---------- RECORDS ----------

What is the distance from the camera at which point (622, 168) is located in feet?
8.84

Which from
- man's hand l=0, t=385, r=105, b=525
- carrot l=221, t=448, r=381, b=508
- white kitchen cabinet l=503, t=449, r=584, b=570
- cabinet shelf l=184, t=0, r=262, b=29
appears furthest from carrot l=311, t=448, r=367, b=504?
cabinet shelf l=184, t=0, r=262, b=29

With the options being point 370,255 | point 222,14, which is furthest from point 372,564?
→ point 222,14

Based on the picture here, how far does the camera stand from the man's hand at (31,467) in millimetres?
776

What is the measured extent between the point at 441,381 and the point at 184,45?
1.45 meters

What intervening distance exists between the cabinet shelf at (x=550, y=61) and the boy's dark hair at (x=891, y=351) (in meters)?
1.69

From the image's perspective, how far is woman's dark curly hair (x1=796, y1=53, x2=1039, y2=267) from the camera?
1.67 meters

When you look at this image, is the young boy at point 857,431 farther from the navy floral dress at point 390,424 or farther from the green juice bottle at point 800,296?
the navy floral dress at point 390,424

----------
---------- RECORDS ----------

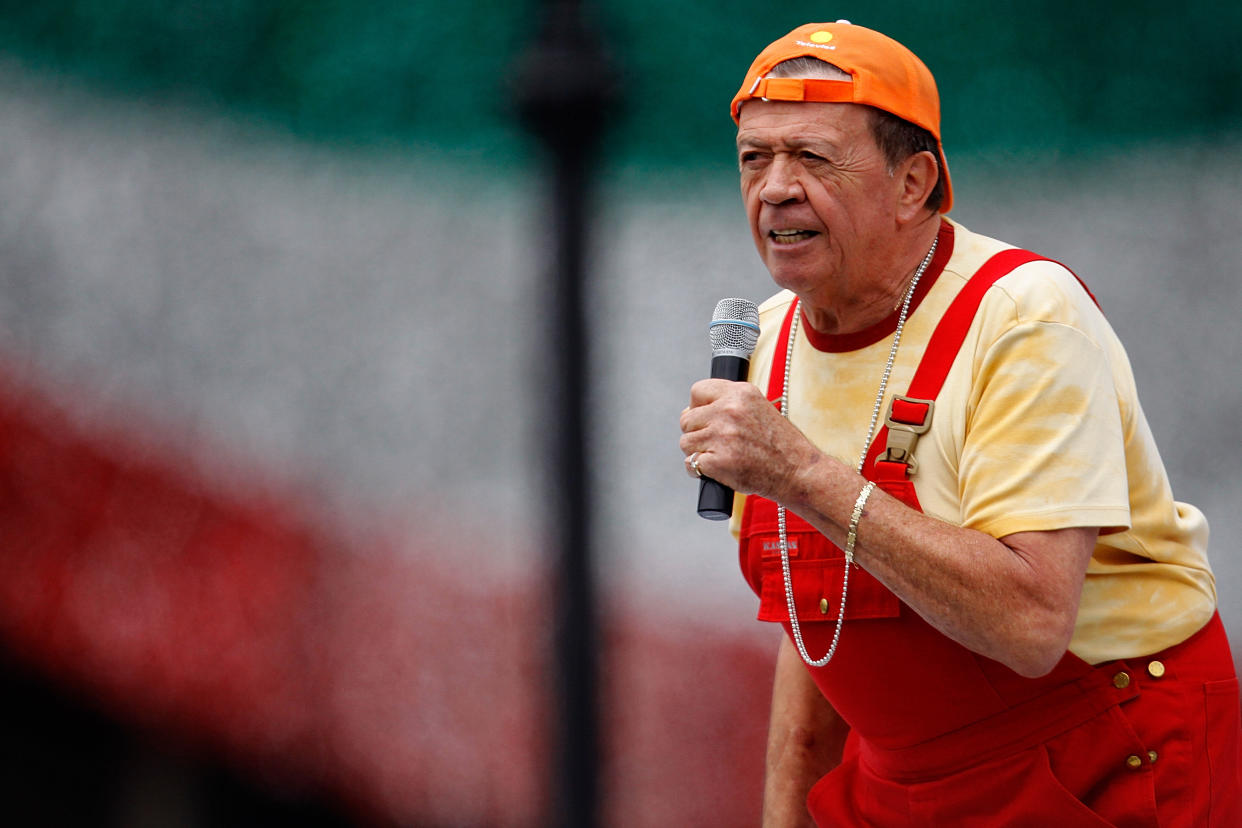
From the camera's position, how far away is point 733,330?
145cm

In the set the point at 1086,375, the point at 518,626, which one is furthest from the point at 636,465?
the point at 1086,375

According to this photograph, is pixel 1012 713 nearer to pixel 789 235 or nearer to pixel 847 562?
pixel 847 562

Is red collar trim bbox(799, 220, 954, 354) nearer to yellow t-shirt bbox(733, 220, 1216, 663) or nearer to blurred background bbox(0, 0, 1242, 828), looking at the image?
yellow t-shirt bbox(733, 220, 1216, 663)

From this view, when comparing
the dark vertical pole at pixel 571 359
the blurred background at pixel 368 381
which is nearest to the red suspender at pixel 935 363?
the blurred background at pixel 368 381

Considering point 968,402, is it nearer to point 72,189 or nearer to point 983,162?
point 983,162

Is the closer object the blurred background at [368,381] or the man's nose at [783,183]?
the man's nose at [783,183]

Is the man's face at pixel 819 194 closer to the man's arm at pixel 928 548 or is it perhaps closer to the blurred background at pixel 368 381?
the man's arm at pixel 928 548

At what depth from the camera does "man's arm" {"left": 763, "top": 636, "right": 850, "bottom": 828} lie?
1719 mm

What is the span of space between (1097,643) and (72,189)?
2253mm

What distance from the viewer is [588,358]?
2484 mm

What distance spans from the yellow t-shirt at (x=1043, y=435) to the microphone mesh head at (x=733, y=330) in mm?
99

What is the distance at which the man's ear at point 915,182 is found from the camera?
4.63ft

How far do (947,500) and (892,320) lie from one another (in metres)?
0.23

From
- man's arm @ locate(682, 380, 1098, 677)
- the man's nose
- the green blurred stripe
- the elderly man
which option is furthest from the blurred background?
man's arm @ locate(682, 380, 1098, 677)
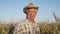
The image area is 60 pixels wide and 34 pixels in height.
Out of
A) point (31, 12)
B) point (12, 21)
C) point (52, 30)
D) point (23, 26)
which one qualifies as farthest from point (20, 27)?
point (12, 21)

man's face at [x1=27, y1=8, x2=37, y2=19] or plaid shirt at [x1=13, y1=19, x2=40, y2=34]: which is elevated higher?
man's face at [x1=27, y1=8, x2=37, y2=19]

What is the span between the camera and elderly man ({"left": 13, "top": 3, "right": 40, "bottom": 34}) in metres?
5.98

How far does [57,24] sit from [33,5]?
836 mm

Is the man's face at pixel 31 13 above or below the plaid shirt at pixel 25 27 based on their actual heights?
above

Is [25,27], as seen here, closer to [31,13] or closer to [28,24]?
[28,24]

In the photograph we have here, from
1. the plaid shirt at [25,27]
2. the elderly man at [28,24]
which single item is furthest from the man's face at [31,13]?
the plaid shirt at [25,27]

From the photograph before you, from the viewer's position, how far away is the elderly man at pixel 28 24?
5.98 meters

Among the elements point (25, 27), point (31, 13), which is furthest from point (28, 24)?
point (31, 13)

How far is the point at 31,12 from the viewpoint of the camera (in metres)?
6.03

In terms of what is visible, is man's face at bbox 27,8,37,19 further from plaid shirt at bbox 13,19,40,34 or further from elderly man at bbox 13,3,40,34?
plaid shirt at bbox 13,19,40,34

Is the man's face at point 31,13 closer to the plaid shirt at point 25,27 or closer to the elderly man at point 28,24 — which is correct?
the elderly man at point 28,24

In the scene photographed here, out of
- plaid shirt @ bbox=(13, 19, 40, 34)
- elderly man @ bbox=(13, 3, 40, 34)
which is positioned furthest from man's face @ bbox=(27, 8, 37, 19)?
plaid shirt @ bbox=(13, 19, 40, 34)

----------

• GOAL
Repeat, word for word, the items in Block 1 that begin at the line containing "What is the distance from" and end at the line containing "1.67 meters", both of those lines included.

• OUTPUT FOR THIS EXERCISE
What is the distance from the camera at which point (622, 168) is located in feet?
8.84

Which from
- man's hand l=0, t=385, r=105, b=525
- carrot l=221, t=448, r=381, b=508
- white kitchen cabinet l=503, t=449, r=584, b=570
- cabinet shelf l=184, t=0, r=262, b=29
appears furthest from carrot l=311, t=448, r=367, b=504?
cabinet shelf l=184, t=0, r=262, b=29

With the options being point 370,255 | point 222,14, which is furthest from point 372,564?
→ point 222,14

Based on the picture here, how far does the camera stand from the man's hand at (31,467) in millimetres?
776

What is the measured extent between the point at 441,381 and the point at 184,45?
1.45 meters

What intervening distance exists between the cabinet shelf at (x=550, y=61) and the boy's dark hair at (x=891, y=351) (in meters)?
1.69

From the image's perspective, how far is woman's dark curly hair (x1=796, y1=53, x2=1039, y2=267) from the camera?
1.67 meters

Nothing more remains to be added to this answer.